* [Requirement]: Copy the lines below that contain "android".

* [Supplied information]:

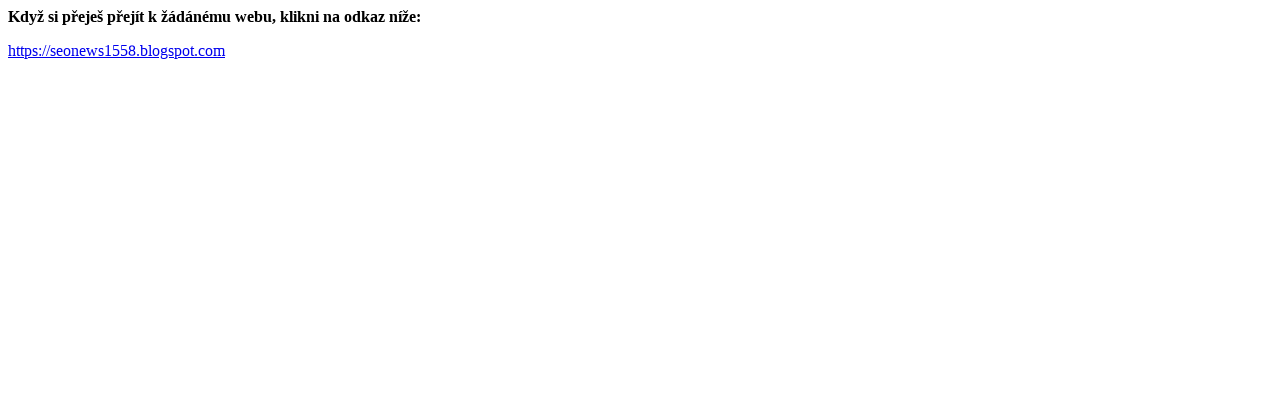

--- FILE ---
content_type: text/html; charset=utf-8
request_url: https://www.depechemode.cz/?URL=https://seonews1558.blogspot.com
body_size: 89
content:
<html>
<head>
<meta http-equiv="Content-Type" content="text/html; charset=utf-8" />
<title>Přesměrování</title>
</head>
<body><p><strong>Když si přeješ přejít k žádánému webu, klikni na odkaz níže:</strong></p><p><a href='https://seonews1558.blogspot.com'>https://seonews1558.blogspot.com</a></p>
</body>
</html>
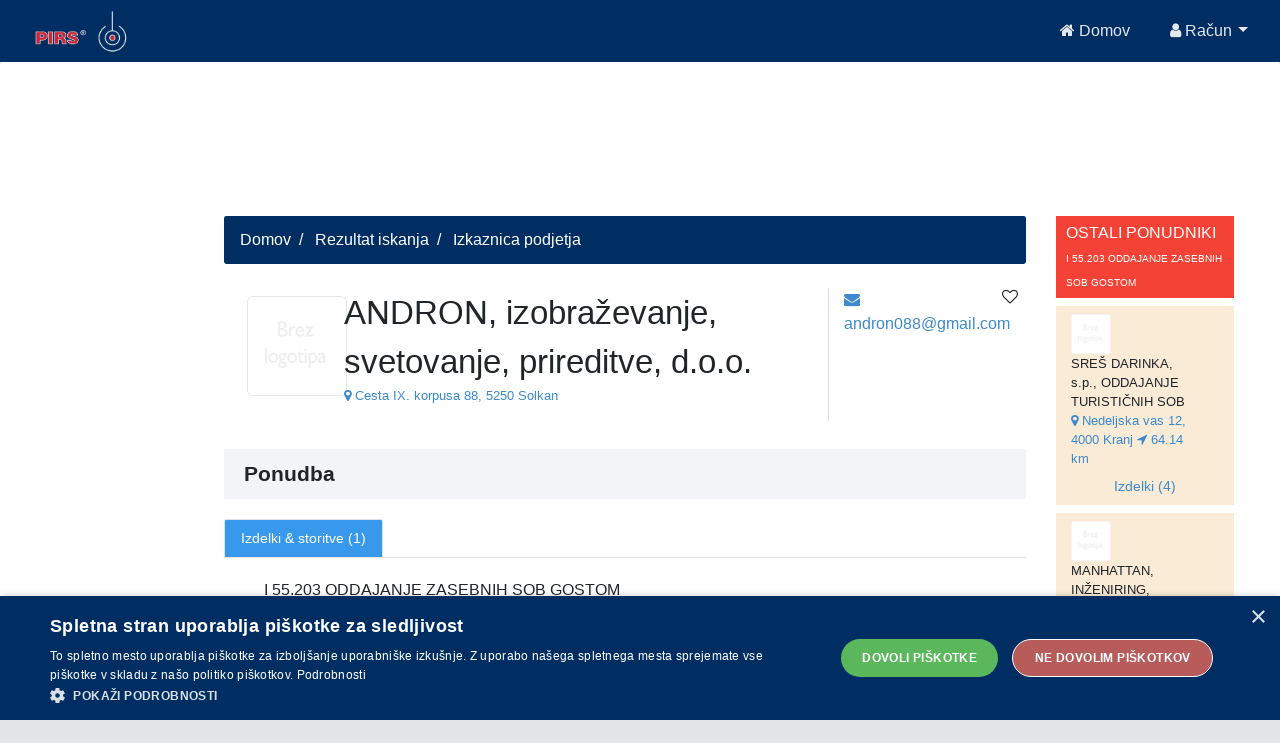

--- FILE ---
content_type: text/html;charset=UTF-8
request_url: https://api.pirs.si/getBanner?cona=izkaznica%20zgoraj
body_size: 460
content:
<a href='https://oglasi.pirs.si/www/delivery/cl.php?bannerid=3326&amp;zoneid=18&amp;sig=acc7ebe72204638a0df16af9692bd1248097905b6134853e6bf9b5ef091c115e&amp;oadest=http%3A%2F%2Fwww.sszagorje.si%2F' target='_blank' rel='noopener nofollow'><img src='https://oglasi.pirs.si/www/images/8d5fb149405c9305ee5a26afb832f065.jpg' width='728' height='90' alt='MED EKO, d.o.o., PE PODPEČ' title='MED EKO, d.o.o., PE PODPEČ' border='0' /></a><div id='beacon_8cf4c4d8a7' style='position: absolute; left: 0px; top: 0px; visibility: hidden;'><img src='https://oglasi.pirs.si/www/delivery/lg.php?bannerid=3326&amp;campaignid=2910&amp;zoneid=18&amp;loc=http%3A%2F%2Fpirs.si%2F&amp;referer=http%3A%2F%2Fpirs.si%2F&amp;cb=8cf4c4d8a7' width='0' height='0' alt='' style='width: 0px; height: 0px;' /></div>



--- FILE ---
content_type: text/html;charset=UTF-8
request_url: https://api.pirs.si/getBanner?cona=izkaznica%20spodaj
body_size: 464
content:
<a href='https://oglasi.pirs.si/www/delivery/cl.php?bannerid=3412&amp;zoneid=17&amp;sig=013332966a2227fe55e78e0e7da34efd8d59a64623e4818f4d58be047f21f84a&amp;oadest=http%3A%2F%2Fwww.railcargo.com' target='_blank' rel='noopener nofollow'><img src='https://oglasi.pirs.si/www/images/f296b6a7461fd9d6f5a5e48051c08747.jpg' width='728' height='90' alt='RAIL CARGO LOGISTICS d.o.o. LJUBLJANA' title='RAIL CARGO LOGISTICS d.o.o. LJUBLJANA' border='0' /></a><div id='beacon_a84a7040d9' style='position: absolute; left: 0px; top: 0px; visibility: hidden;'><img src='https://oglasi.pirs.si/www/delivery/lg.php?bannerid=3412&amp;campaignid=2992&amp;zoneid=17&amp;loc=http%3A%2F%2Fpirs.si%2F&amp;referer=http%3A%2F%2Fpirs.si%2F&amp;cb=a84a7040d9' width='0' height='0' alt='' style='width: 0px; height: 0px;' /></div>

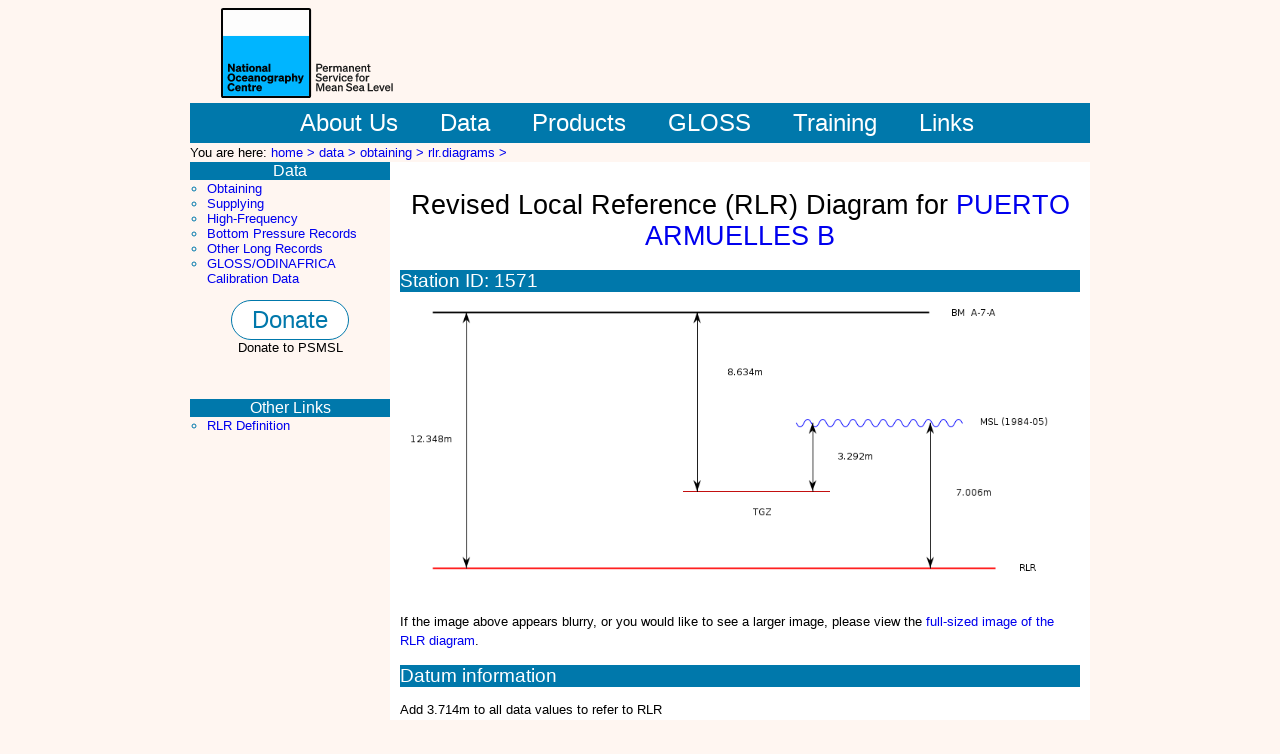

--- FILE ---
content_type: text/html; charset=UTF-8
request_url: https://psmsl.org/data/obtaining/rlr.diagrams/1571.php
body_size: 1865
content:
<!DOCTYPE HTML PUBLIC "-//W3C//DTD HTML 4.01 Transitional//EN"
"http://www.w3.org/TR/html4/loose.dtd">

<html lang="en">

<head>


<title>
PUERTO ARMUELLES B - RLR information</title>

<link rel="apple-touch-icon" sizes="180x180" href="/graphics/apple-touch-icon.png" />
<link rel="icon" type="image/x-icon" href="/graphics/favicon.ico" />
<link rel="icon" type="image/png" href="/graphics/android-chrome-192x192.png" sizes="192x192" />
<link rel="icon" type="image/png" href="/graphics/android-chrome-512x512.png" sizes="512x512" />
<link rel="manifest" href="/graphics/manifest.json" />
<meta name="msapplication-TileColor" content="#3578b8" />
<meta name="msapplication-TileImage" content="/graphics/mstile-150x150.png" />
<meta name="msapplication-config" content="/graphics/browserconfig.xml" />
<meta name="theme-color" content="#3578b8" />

* [Exercise answer]:
<link rel="icon" type="image/png" href="/graphics/android-chrome-192x192.png" sizes="192x192" />
<link rel="icon" type="image/png" href="/graphics/android-chrome-512x512.png" sizes="512x512" />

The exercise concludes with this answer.